A ja tu się staram utrzymać dyskusję na temacie. Staram się unikać spamu i offtopu. Staram się nie dać skusić do flamewara. Naprawdę, mam bardzo silną wolę - ta świnia robi ze mną co zechce.

A więc. Czytając posty wampirki i Travora, trudno mi było uwierzyć w te zeznania. Moje doświadczenia z konwentów są niesamowicie pozytywne, nawet jeżeli poziom samych wydarzeń nie spełniał moich wyśrubowanych oczekiwań, to ludzie robili na mnie wspaniałe wrażenie. Życie ukształtowało moją opinię na temat ludzkości następująco: większość to bezwartościowe dranie - lecz ci których spotykam na konwentach udowadniają mi, że ta chwalebna mniejszość zrównoważa jakością ową większość. To właśnie te konwenty sprawiły że nabyłam umiejętności funkcjonowania w społeczeństwie, albowiem społeczeństwa konwentowe to jedyne społeczności do których świadomie i z własnej woli należałam. I bez względu na to czy to była ogromna przyjaźń, czy jedynie krótka rozmowa w kolejce, każdy kontakt międzyludzki jaki tam nawiązałam zostawił jedynie pozytywne emocje. Ale być może ja miałam szczęście obcować tylko z przyjemnymi osobami.

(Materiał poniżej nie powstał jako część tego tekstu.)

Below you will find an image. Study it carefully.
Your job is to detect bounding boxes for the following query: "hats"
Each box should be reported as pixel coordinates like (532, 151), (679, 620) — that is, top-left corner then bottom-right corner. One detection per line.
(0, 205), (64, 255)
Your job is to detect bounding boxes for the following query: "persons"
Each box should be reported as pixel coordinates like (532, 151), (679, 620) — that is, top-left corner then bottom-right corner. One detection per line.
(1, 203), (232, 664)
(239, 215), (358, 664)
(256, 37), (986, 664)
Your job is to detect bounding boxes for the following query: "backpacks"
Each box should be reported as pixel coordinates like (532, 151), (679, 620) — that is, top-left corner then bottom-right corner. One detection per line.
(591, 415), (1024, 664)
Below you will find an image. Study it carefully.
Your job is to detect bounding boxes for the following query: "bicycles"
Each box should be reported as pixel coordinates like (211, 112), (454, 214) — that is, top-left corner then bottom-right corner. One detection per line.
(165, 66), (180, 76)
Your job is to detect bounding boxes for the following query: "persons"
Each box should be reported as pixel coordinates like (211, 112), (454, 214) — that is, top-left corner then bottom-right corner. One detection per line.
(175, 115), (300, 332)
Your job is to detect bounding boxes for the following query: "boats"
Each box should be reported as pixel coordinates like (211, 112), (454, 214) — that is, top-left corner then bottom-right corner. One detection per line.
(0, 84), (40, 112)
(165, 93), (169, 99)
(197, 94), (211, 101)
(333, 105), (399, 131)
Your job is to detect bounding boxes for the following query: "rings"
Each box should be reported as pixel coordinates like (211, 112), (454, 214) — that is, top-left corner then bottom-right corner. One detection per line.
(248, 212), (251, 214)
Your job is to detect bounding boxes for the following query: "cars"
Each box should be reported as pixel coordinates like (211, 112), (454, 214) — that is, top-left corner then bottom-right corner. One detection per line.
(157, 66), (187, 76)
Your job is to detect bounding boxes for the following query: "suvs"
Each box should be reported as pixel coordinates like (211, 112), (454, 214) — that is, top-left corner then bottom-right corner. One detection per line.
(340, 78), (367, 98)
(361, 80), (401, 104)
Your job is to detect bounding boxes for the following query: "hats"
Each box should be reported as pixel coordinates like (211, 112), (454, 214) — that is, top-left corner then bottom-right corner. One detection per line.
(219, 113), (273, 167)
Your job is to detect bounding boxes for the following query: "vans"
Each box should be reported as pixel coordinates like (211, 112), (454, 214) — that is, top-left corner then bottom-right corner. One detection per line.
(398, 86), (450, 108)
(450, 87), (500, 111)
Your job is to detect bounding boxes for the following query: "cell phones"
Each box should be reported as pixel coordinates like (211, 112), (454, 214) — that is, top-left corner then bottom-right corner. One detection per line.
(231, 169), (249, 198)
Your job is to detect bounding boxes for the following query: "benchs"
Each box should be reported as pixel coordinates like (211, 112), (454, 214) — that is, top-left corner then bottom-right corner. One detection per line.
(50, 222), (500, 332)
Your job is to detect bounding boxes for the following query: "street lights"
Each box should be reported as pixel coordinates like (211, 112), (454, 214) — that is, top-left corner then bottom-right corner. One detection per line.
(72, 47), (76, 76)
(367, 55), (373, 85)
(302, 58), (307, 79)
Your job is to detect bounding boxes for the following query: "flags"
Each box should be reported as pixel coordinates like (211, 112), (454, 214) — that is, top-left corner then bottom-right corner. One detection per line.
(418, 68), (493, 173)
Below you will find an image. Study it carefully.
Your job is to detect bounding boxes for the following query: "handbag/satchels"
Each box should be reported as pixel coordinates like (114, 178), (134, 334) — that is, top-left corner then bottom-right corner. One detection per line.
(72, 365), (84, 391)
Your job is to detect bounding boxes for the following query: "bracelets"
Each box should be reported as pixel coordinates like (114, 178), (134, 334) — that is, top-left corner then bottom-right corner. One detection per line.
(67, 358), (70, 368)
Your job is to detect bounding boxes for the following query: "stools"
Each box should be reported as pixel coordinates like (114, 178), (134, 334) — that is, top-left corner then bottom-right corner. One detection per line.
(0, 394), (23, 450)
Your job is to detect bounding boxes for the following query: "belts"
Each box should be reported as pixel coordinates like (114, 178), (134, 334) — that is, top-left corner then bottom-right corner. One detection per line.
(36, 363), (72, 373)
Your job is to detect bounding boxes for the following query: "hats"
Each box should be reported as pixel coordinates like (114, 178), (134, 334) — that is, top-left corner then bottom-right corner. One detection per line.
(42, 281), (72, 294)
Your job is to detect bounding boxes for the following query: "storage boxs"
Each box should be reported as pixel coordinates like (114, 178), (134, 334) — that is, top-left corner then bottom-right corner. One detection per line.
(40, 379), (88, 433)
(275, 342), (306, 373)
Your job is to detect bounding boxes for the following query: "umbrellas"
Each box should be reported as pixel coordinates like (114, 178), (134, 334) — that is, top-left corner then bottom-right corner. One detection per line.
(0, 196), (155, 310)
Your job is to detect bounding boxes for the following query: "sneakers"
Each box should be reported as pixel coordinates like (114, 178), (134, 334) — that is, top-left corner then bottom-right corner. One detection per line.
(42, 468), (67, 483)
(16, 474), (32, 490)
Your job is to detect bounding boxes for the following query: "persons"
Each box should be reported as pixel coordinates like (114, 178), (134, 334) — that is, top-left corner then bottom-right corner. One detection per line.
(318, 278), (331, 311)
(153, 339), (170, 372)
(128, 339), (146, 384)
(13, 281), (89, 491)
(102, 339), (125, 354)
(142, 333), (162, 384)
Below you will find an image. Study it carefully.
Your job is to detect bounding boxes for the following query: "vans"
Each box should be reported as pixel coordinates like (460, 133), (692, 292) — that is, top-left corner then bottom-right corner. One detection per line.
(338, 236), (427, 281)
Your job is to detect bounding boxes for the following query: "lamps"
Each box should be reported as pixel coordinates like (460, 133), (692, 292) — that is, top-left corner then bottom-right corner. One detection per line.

Teraz przenieśmy się do właściwego flejmu. Lubię się uważać za osobę w miarę obeznaną kulturowo, zatem z dumą mogę stwierdzić że w miarę zrozumiałam o co chodziło Travorowi w tej wypowiedzi o symbolice. I uważam to za ważną część kultury. Jednakże czy to oznacza że powinna nadal być stosowana we współczesnym świecie? Sama waga kulturowa tutaj nic nie znaczy - Kodeks Hammurabiego jest niezwykle ważnym znaleziskiem historycznym i kulturowym, ale osoba która usiłowałaby stosować się do zawartych w nim praw, zostałaby okrzyknięta barbarzyńcą. Mi osobiście owe nieaktualne już ideologiczne dziedzictwo kulturowe nie przeszkadza, i nie uważam że powinno być zapomniane, lecz sądzę iż stosowanie tego we współczesnym społeczeństwie nie jest wskazane.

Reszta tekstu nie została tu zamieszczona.